Neue Broschüre "Die Thüringer Schule von A bis Z"
Ab sofort ist die überarbeitete Auflage der Broschüre "Die Thüringer Schule von A bis Z" im Thüringer Kultusministerium erhältlich. Diese neue Auflage – von Abschlüsse bis Zeugnisse – ist eine aktuelle Bestandsaufnahme, die im Ganzen zeigt, wie eng Unterricht und Schule mit ihrem gesellschaftlichen Umfeld verbunden sind. Dabei werden Kontinuitäten ebenso wie Veränderungen sichtbar.

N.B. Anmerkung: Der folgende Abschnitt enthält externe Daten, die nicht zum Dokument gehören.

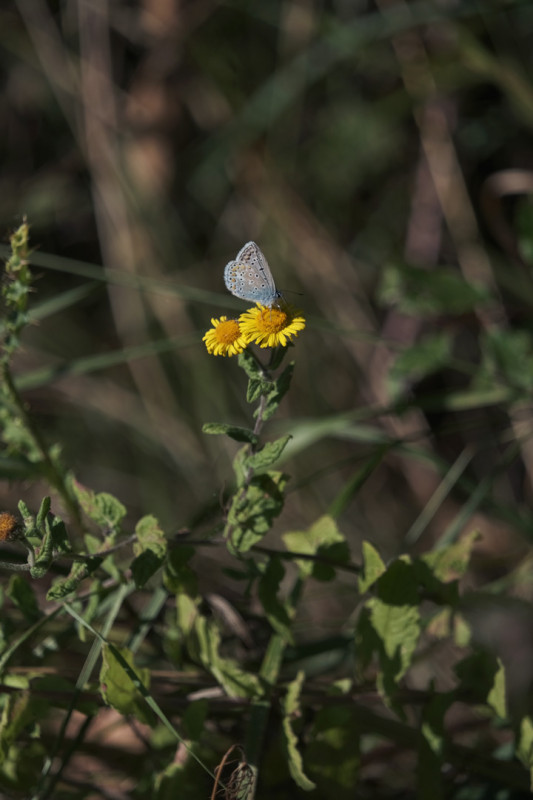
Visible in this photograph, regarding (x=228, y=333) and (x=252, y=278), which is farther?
(x=252, y=278)

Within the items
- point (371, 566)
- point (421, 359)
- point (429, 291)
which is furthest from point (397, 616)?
point (429, 291)

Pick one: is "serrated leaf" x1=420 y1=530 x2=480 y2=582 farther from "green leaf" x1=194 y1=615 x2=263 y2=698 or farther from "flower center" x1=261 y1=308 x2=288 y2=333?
"flower center" x1=261 y1=308 x2=288 y2=333

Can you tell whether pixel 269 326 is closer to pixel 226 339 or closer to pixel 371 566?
pixel 226 339

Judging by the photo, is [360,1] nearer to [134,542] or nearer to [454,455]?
[454,455]

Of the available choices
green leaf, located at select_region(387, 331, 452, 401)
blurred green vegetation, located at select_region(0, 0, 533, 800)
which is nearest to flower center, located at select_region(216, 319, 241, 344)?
green leaf, located at select_region(387, 331, 452, 401)

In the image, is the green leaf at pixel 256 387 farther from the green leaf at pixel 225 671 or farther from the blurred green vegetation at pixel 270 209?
the blurred green vegetation at pixel 270 209

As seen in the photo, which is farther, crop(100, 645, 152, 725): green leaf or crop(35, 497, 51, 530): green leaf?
crop(100, 645, 152, 725): green leaf

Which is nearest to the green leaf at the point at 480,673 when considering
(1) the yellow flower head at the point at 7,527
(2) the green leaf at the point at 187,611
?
(2) the green leaf at the point at 187,611
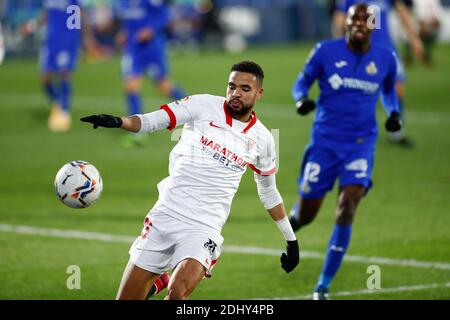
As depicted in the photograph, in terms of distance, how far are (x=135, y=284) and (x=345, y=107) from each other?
346cm

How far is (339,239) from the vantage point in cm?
1002

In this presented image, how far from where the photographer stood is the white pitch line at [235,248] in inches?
446

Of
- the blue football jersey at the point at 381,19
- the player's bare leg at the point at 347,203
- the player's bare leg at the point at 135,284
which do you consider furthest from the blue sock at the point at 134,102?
the player's bare leg at the point at 135,284

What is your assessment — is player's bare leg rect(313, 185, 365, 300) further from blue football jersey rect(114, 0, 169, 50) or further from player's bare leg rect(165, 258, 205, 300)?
blue football jersey rect(114, 0, 169, 50)

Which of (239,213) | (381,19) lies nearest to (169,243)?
(239,213)

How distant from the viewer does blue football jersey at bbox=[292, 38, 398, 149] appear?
10438 mm

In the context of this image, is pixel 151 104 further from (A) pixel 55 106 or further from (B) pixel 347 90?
(B) pixel 347 90

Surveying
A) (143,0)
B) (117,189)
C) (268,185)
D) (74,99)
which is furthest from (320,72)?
(74,99)

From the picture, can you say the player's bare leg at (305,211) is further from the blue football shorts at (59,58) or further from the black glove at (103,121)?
the blue football shorts at (59,58)

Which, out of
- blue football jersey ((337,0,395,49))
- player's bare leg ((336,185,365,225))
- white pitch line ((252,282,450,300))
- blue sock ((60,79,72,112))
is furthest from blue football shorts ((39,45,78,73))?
white pitch line ((252,282,450,300))

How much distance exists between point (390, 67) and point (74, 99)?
53.2ft

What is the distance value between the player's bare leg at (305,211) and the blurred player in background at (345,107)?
0.01m

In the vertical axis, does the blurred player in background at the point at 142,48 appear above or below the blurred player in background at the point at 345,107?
above

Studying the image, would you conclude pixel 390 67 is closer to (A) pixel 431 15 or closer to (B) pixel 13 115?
(B) pixel 13 115
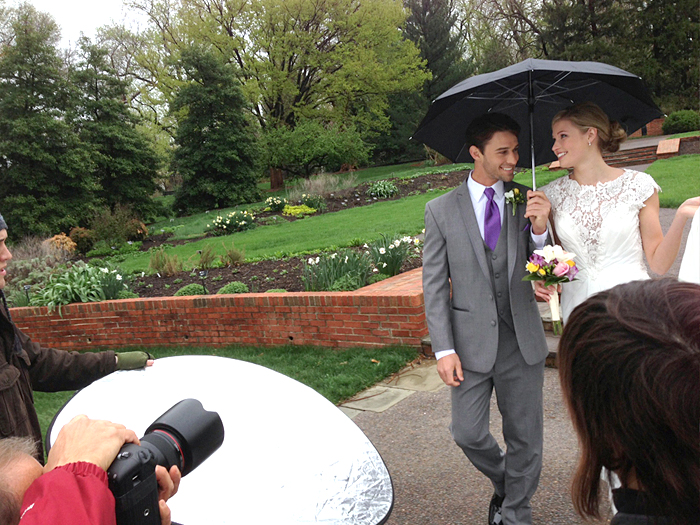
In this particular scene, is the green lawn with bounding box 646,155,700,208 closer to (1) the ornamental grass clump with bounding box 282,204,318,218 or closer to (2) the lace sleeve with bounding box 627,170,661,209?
(2) the lace sleeve with bounding box 627,170,661,209

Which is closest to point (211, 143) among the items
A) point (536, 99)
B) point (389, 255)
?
point (389, 255)

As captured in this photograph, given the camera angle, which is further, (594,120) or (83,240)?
(83,240)

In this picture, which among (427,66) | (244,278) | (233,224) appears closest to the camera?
(244,278)

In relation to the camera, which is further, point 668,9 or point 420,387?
point 668,9

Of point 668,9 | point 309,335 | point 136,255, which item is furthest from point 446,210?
point 668,9

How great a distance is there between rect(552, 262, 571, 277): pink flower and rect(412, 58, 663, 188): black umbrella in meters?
0.59

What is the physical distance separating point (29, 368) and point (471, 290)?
217 cm

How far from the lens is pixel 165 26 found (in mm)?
32562

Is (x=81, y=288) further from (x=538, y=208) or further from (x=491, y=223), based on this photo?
(x=538, y=208)

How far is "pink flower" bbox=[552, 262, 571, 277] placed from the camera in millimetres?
2574

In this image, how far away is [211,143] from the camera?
22.8 meters

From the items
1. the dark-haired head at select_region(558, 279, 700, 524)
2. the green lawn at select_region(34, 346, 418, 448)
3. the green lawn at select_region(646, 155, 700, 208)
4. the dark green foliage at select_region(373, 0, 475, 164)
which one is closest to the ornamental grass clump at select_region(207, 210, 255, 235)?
the green lawn at select_region(34, 346, 418, 448)

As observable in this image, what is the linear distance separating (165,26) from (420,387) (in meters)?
33.3

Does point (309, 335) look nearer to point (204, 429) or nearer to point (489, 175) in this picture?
point (489, 175)
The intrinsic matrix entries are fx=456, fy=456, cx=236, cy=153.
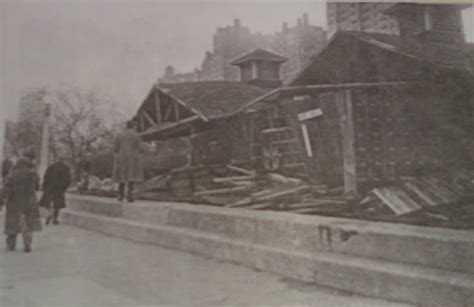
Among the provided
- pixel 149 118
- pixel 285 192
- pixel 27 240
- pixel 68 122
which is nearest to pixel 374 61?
pixel 285 192

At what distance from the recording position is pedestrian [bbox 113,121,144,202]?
3867 millimetres

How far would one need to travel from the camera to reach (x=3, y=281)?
2680mm

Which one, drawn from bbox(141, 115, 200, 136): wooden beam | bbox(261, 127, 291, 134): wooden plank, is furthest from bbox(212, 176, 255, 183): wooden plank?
bbox(141, 115, 200, 136): wooden beam

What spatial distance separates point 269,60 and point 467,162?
136cm

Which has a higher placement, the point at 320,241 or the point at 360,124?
the point at 360,124

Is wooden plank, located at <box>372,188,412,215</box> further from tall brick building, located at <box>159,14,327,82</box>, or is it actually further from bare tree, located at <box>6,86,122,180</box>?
bare tree, located at <box>6,86,122,180</box>

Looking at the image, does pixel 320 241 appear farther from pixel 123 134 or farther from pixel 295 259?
pixel 123 134

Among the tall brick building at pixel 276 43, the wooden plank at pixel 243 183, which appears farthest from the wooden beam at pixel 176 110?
the wooden plank at pixel 243 183

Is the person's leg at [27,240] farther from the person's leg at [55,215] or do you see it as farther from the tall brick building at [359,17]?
the tall brick building at [359,17]

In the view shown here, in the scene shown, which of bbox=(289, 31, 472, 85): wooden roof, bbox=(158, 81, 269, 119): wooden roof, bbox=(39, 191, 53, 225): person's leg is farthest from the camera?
bbox=(39, 191, 53, 225): person's leg

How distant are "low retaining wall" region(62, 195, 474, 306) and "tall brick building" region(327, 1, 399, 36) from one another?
4.03 ft

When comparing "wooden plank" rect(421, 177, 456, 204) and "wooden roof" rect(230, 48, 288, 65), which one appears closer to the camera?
"wooden plank" rect(421, 177, 456, 204)

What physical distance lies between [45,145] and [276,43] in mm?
2123

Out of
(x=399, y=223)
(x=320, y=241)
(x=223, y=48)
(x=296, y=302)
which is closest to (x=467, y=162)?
(x=399, y=223)
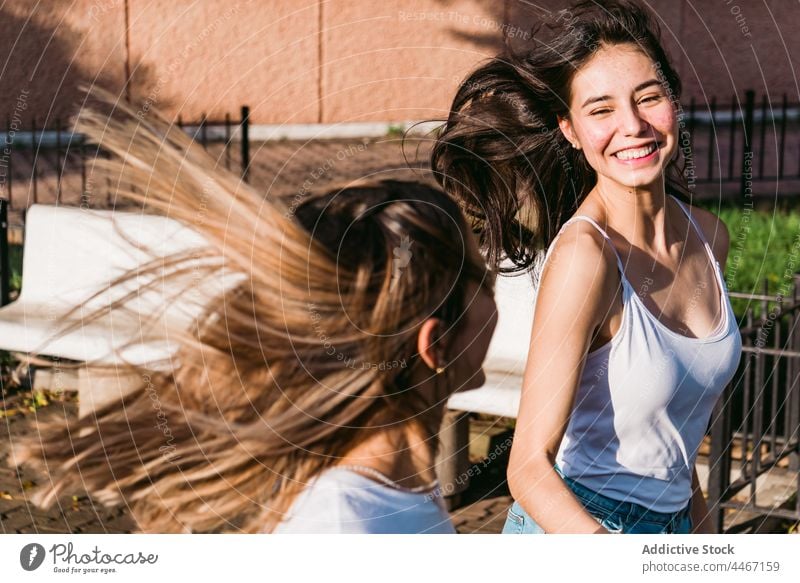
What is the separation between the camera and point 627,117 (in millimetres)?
2254

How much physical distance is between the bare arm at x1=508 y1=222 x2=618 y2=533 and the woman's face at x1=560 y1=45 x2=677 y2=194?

18.05.2006 Thüringen Pressemeldung Thüringer KultusministeriumThüringens Kultusminister Prof. Dr. Jens Goebel (CDU) sagte dazu: "Die Broschüre richtet sich an Eltern, Schüler und all an Bildung Interessierten. Sie vermittelt das, was interessierte Schüler und ihre Eltern wissen wollen und wissen sollten – insbesondere wie Informationen zu Schul- und Unterrichtsorganisation, die Wahl der richtigen Schullaufbahn und die Kompetenzentwicklung, auch bildungspolitische Fragen und nicht zuletzt Qualitätsmaßstäbe von Bildung. Es liegt ein kleines Kompendium mit Fakten und Informationen zur Bildungs- und Schulpolitik unseres Landes vor. Die aufgelockerte Gestaltung will dazu beitragen, zu manchen Themen einen leichteren, unverstellten Zugang zu finden – nicht vergessend, dass schulische Arbeit jeden Tag des Fleißes und der Anstrengung wert."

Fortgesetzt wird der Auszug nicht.